* _Written exercise_: Reproduce every one of the following items word for word, leaving out the pictures.

-- begin Input rows --

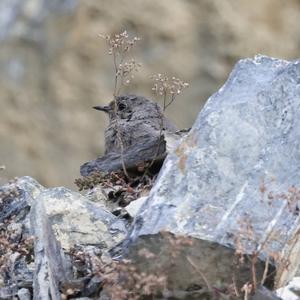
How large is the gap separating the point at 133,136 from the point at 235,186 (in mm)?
4111

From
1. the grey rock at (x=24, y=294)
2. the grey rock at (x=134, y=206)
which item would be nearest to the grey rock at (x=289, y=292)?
the grey rock at (x=24, y=294)

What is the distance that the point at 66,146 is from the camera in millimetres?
21438

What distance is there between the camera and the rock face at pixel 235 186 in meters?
7.65

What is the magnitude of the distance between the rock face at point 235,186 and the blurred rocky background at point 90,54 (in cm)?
1251

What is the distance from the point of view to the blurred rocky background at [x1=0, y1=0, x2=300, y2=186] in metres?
21.7

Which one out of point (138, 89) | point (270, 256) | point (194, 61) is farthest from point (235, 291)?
point (194, 61)

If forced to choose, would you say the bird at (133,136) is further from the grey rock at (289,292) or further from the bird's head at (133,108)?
the grey rock at (289,292)

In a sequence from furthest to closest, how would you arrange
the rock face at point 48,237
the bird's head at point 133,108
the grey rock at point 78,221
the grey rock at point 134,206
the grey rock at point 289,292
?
the bird's head at point 133,108 < the grey rock at point 134,206 < the grey rock at point 78,221 < the rock face at point 48,237 < the grey rock at point 289,292

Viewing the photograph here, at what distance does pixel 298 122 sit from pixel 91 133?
43.4 ft

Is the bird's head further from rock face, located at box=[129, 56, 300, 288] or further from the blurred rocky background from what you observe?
the blurred rocky background

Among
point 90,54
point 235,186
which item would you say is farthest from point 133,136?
point 90,54

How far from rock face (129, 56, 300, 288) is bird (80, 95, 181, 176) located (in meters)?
1.82

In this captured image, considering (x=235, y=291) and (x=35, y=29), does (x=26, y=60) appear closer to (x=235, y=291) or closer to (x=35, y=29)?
(x=35, y=29)

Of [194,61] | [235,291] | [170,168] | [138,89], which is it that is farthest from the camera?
[194,61]
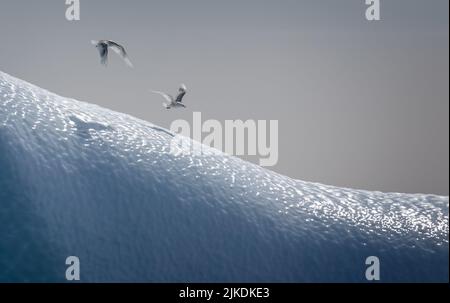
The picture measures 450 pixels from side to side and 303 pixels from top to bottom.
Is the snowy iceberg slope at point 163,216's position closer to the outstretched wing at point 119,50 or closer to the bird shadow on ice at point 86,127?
the bird shadow on ice at point 86,127

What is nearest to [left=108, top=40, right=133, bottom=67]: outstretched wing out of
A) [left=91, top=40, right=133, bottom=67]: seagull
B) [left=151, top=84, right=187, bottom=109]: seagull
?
[left=91, top=40, right=133, bottom=67]: seagull

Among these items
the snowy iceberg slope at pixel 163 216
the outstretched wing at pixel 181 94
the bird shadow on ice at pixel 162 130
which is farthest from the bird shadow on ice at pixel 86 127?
the outstretched wing at pixel 181 94

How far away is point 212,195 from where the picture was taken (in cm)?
1295

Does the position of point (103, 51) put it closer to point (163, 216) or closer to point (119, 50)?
point (119, 50)

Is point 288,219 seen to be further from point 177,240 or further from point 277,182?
point 177,240

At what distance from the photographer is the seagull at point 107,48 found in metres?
14.0

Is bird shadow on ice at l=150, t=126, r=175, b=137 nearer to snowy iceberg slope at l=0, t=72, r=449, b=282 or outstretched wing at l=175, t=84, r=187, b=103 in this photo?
snowy iceberg slope at l=0, t=72, r=449, b=282

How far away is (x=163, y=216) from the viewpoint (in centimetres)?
1199

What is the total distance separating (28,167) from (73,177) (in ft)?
3.26

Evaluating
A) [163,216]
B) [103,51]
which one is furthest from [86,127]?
[163,216]

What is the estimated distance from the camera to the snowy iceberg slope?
A: 10773 mm

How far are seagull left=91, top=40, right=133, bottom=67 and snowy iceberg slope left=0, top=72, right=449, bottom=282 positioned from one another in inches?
62.8

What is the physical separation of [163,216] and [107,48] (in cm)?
507

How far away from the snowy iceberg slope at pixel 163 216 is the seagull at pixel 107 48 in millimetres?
1594
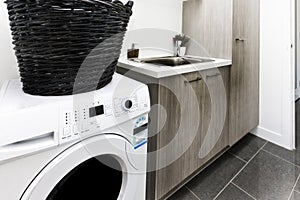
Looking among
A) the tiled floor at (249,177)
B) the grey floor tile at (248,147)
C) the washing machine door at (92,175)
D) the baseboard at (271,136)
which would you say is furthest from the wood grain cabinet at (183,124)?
the baseboard at (271,136)

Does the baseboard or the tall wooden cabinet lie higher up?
the tall wooden cabinet

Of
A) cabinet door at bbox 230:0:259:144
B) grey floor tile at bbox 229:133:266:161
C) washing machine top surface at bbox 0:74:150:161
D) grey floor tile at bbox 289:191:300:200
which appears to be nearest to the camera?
washing machine top surface at bbox 0:74:150:161

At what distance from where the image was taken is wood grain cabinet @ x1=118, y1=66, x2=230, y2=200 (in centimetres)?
111

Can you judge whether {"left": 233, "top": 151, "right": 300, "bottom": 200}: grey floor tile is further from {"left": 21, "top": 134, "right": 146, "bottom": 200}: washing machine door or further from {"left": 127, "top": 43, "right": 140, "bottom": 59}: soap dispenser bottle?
{"left": 127, "top": 43, "right": 140, "bottom": 59}: soap dispenser bottle

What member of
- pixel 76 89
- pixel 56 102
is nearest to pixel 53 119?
pixel 56 102

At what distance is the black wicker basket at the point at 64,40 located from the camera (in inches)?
24.9

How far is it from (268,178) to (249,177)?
137 mm

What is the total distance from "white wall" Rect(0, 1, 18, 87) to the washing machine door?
72cm

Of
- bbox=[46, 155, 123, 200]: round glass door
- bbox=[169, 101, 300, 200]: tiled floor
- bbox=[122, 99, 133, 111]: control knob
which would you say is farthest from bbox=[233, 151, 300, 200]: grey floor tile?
bbox=[122, 99, 133, 111]: control knob

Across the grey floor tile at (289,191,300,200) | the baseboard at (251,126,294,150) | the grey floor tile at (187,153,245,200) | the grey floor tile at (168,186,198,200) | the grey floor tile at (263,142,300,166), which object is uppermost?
the baseboard at (251,126,294,150)

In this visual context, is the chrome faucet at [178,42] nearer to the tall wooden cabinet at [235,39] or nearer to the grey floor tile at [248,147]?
the tall wooden cabinet at [235,39]

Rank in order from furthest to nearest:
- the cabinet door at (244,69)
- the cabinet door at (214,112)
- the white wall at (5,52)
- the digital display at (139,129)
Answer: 1. the cabinet door at (244,69)
2. the cabinet door at (214,112)
3. the white wall at (5,52)
4. the digital display at (139,129)

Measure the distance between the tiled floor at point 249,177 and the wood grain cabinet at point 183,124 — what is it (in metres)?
0.11

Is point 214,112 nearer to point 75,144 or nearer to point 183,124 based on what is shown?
point 183,124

-- end Input rows --

* _Result for this task_:
How large is the gap separating the point at 133,136 from the point at 235,186 (in mm)?
4111

From
1. the grey rock at (x=24, y=294)
2. the grey rock at (x=134, y=206)
which item would be nearest to the grey rock at (x=289, y=292)?
the grey rock at (x=24, y=294)

What is the distance that the point at 66,146 is from the camera in millimetres?
21438

What distance is there between the camera and the rock face at pixel 235 186 in meters?
7.65

What is the magnitude of the distance between the rock face at point 235,186 and the blurred rocky background at point 90,54 (in cm)?
1251

What is the distance from the point of view to the blurred rocky background at [x1=0, y1=0, x2=300, y2=186] in metres?
21.7

Which one out of point (138, 89) | point (270, 256) | point (194, 61) is farthest from point (235, 291)?
point (194, 61)

If forced to choose, would you say the bird at (133,136) is further from the grey rock at (289,292) or further from the bird's head at (133,108)?
the grey rock at (289,292)

In a sequence from furthest to closest, how would you arrange
the rock face at point 48,237
the bird's head at point 133,108
the grey rock at point 78,221
the grey rock at point 134,206
the grey rock at point 289,292
?
the bird's head at point 133,108 < the grey rock at point 134,206 < the grey rock at point 78,221 < the rock face at point 48,237 < the grey rock at point 289,292

Viewing the photograph here, at what distance does pixel 298 122 sit from pixel 91 133?
43.4 ft

Is the bird's head further from rock face, located at box=[129, 56, 300, 288] or further from the blurred rocky background from what you observe?
the blurred rocky background

Among
point 90,54
point 235,186
which item would you say is farthest from point 133,136?
point 90,54

How far from rock face (129, 56, 300, 288) is bird (80, 95, 181, 176) located (in meters)?
1.82

In this captured image, considering (x=235, y=291) and (x=35, y=29), does (x=26, y=60) appear closer to (x=235, y=291) or closer to (x=35, y=29)?
(x=35, y=29)

Of [194,61] | [235,291] | [170,168] | [138,89], which is it that is farthest from the camera?
[194,61]
The picture measures 450 pixels from side to side and 303 pixels from top to bottom.
Is the snowy iceberg slope at point 163,216's position closer to the outstretched wing at point 119,50 or closer to the bird shadow on ice at point 86,127?
the bird shadow on ice at point 86,127

What is nearest to [left=108, top=40, right=133, bottom=67]: outstretched wing out of
A) [left=91, top=40, right=133, bottom=67]: seagull
B) [left=151, top=84, right=187, bottom=109]: seagull
?
[left=91, top=40, right=133, bottom=67]: seagull

Among these items
the snowy iceberg slope at pixel 163 216
the outstretched wing at pixel 181 94
the bird shadow on ice at pixel 162 130
which is farthest from the bird shadow on ice at pixel 86 127?
the outstretched wing at pixel 181 94

How far away is point 212,195 from where the picture was taken (in cm)?
1295

Does the position of point (103, 51) put it closer to point (163, 216) or closer to point (119, 50)?
point (119, 50)

Is point 288,219 seen to be further from point 177,240 or further from point 277,182?
point 177,240

At what distance from the photographer is the seagull at point 107,48 found in metres?
14.0

Is bird shadow on ice at l=150, t=126, r=175, b=137 nearer to snowy iceberg slope at l=0, t=72, r=449, b=282 or outstretched wing at l=175, t=84, r=187, b=103 in this photo?
snowy iceberg slope at l=0, t=72, r=449, b=282

How far away is (x=163, y=216) from the viewpoint (in centimetres)?
1199

What is the total distance separating (28,167) from (73,177) (in ft)?
3.26

Evaluating
A) [163,216]
B) [103,51]
which one is furthest from [86,127]?
[163,216]

What is the estimated distance from the camera to the snowy iceberg slope?
A: 10773 mm

How far are seagull left=91, top=40, right=133, bottom=67 and snowy iceberg slope left=0, top=72, right=449, bottom=282 positioned from one another in inches?
62.8

What is the physical separation of [163,216] and [107,48] (in cm)?
507

How far away from the snowy iceberg slope at pixel 163 216 is the seagull at pixel 107 48 in millimetres?
1594
Looking among
A) the tiled floor at (249,177)
B) the grey floor tile at (248,147)
C) the washing machine door at (92,175)
D) the baseboard at (271,136)
which would you say is furthest from the wood grain cabinet at (183,124)?
the baseboard at (271,136)

Does the baseboard or the tall wooden cabinet lie higher up?
the tall wooden cabinet

Of
A) cabinet door at bbox 230:0:259:144
B) grey floor tile at bbox 229:133:266:161
C) washing machine top surface at bbox 0:74:150:161
D) grey floor tile at bbox 289:191:300:200
which appears to be nearest to the camera?
washing machine top surface at bbox 0:74:150:161

At what distance from where the image was taken is wood grain cabinet @ x1=118, y1=66, x2=230, y2=200 (in centimetres)?
111

Can you judge whether {"left": 233, "top": 151, "right": 300, "bottom": 200}: grey floor tile is further from {"left": 21, "top": 134, "right": 146, "bottom": 200}: washing machine door or further from {"left": 127, "top": 43, "right": 140, "bottom": 59}: soap dispenser bottle?
{"left": 127, "top": 43, "right": 140, "bottom": 59}: soap dispenser bottle

What member of
- pixel 76 89
- pixel 56 102
is nearest to pixel 53 119?
pixel 56 102

At what distance is the black wicker basket at the point at 64,40 located from the camera (in inches)?
24.9

How far is it from (268,178) to (249,177)?
137 mm

What is the total distance from "white wall" Rect(0, 1, 18, 87) to the washing machine door?
72cm

Of
- bbox=[46, 155, 123, 200]: round glass door
- bbox=[169, 101, 300, 200]: tiled floor
- bbox=[122, 99, 133, 111]: control knob
which would you say is farthest from bbox=[233, 151, 300, 200]: grey floor tile?
bbox=[122, 99, 133, 111]: control knob

Across the grey floor tile at (289,191,300,200) | the baseboard at (251,126,294,150) | the grey floor tile at (187,153,245,200) | the grey floor tile at (168,186,198,200) | the grey floor tile at (263,142,300,166), which object is uppermost?
the baseboard at (251,126,294,150)

In this visual context, is the chrome faucet at [178,42] nearer to the tall wooden cabinet at [235,39] or nearer to the grey floor tile at [248,147]?
the tall wooden cabinet at [235,39]

Rank in order from furthest to nearest:
- the cabinet door at (244,69)
- the cabinet door at (214,112)
- the white wall at (5,52)
- the digital display at (139,129)
Answer: 1. the cabinet door at (244,69)
2. the cabinet door at (214,112)
3. the white wall at (5,52)
4. the digital display at (139,129)

Measure the distance between the tiled floor at point 249,177 and the wood grain cabinet at point 183,124 — what is it (in metres)?
0.11

Is point 214,112 nearer to point 75,144 or nearer to point 183,124 based on what is shown?
point 183,124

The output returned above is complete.